FIG. 1 in perspective view, schematically and in a simplified manner, part of an inventive camera system, with which a first embodiment of the inventive method is executed;

FIG. 2 in a representation analogous to that of FIG. 1, a further part of an inventive camera system, with which the inventive method in a second embodiment is executed;

FIG. 3 in a representation similar to that of FIGS. 1 and 2, a further embodiment of the inventive camera system, with which the inventive method is executed;

FIG. 4 in perspective view, schematically and in a simplified manner, the connection of a lens board and of an imager holder in an inventive camera system;

FIG. 5 schematically, an embodiment of a linear actuator, as used for example in the camera system according to FIG. 4;

FIG. 6 on the basis of an inventive camera system as represented in FIG. 4, a further embodiment with which the inventive method is also executed;

FIG. 7 schematically and in perspective view, the controlled position arrangement of image plane and lens plane in an inventive camera system in order to comply with the Scheimpflug principle according to an inventive method in a first embodiment, and

FIG. 8 in a representation analogous to that of FIG. 7, the position arrangement of image plane and lens plane in a further embodiment of the inventive camera system resp. according to the inventive method in a second embodiment.

FIG. 1 represents in a perspective view, purely schematically and in a simplified manner, part of an inventive camera system. A lens 3 is mounted on a lens board 1 of the inventive camera system. The lens 3 mounted on the lens board 1 defines the position of a lens plane E_O. The expression ‘lens plane’ designates one of the usually two nodal planes defined for a lens. The lens plane E_O considered for the moment from a general viewpoint can thus correspond to either the lens nodal plane on the scene side or on the image side.

A system base for the camera system is furthermore represented schematically with reference number 5 in FIG. 1, being the camera body in the case of a compact camera and, for a view camera, the system onto which the lens unit on the one hand and the imager unit on the other hand are mounted, usually connected with a bellows.

As furthermore represented in FIG. 1, the lens board 1 is operatively connected by means of a driver array 7, represented with ST₇, with a reference system B_T7. As will also be seen, the reference system B_T7 for the driver array 7 is preferably not identical with the system base 5.

(Excerpt from a dataset)

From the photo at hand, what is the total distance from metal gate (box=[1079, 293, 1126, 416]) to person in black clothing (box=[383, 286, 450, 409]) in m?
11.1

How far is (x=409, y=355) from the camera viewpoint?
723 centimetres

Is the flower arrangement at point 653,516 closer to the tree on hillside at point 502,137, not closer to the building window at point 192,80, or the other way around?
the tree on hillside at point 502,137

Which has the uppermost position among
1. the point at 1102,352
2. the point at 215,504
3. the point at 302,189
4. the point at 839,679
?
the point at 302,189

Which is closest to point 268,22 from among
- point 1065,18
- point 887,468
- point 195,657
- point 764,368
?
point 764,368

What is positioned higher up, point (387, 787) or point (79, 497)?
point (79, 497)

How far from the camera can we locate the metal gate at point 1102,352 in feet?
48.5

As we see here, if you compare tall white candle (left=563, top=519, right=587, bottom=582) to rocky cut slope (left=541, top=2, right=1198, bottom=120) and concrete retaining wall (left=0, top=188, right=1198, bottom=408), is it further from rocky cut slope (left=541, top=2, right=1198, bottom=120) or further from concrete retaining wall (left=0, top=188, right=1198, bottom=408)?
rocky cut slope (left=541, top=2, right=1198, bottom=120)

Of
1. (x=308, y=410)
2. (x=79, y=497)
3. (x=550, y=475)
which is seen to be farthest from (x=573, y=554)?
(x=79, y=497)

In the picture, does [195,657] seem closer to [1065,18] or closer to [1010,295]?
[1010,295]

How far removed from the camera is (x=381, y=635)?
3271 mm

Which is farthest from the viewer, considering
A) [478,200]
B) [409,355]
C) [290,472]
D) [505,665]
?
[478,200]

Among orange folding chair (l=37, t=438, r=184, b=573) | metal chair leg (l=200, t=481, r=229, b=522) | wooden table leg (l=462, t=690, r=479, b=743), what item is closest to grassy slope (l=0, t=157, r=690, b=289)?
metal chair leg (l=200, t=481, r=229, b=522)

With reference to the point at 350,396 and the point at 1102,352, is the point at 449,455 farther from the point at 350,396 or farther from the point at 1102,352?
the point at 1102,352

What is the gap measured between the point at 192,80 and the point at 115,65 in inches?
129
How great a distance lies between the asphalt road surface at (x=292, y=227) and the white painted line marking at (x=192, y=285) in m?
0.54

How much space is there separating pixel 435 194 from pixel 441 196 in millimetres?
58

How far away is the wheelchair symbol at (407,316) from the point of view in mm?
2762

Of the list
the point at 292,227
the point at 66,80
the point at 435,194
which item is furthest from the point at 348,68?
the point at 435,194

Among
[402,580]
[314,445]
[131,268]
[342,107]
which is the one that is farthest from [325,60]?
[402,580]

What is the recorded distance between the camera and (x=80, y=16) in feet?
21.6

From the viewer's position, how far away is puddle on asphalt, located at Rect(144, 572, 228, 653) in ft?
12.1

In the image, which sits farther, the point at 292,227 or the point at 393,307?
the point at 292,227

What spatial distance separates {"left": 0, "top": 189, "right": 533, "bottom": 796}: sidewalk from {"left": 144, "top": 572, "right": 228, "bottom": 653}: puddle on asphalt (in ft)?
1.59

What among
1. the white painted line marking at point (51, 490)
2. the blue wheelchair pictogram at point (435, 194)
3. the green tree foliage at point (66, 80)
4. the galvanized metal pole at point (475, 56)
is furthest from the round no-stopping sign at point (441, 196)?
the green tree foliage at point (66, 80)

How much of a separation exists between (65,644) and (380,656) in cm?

# Problem
According to the camera system text, what is the system base in the case of a compact camera? These entries were taken from a different source.

# The reply
The camera body.